:: TEXT ::
(begin)

1. `λx.x`, an identity function, accepts some function and immediately returns it.
2. `λx.x x`, self-application.
3. `λf.λx.f x`, function application, takes a function and an argument, and applies a function to an argument.

How do you encode 0, 1, 2 as nothing else but functions? We somehow need to build the notion of quantity into the system. We have only functions, every function can be applied only to 1 argument. Where can we see anything resembling quantity? Hey, we can apply a function to a parameter multiple times! There's obviously a sense of quantity in 3 repeated invocations of a function: `f (f (f x))`. So let's encode it in lambda calculus:

• 0 = `λf.λx.x`
• 1 = `λf.λx.f x`
• 2 = `λf.λx.f (f x)`
• 3 = `λf.λx.f (f (f x))`

And so on. But how do you go from 0 to 1, or from 1 to 2? How would you write a function that, given a number, would return a number incremented by 1? We see the pattern in Church numerals that the term always starts with `λf.λx.` and after you have a finite repeated application of f, so we need to somehow get into the body of `λf.λx.` and wrap it into another `f`. How do you change a body of an abstraction without reduction? Well, you can apply a function, wrap the body in a function, then wrap the new body into the old lambda abstraction. But you don't want arguments to change, therefore you apply abstractions to the values of the same name: `((λf.λx.f x) f) x → f x`, but `((λf.λx.f x) a) b) → a b`, which is not what we need.

(end)

:: RECORD SET ::
(begin)

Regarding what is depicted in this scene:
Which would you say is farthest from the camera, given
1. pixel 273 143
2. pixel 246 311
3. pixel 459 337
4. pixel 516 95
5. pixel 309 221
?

(end)

:: WHAT TO WORK ON ::
(1) In the Church numerals text, what lambda term encodes the number 2?
(2) Does each statement agree with the Church numerals text? Give yes or no, with the deciding words of the text quoted. (a) Every function can be applied to only one argument. (b) `λx.x x` is described as function application. (c) In Church numerals, the term always starts with `λf.λx.`.
(3) Please reproduce the stretch of the Church numerals text from "And so on. But" through "what we need.".
The data play no part in this exercise.

:: RESPONSES BY TASK ::
(1) `λf.λx.f (f x)`

(2)
(a) Yes: "every function can be applied only to 1 argument"
(b) No: "`λx.x x`, self-application."
(c) Yes: "the term always starts with `λf.λx.`"

(3)
And so on. But how do you go from 0 to 1, or from 1 to 2? How would you write a function that, given a number, would return a number incremented by 1? We see the pattern in Church numerals that the term always starts with `λf.λx.` and after you have a finite repeated application of f, so we need to somehow get into the body of `λf.λx.` and wrap it into another `f`. How do you change a body of an abstraction without reduction? Well, you can apply a function, wrap the body in a function, then wrap the new body into the old lambda abstraction. But you don't want arguments to change, therefore you apply abstractions to the values of the same name: `((λf.λx.f x) f) x → f x`, but `((λf.λx.f x) a) b) → a b`, which is not what we need.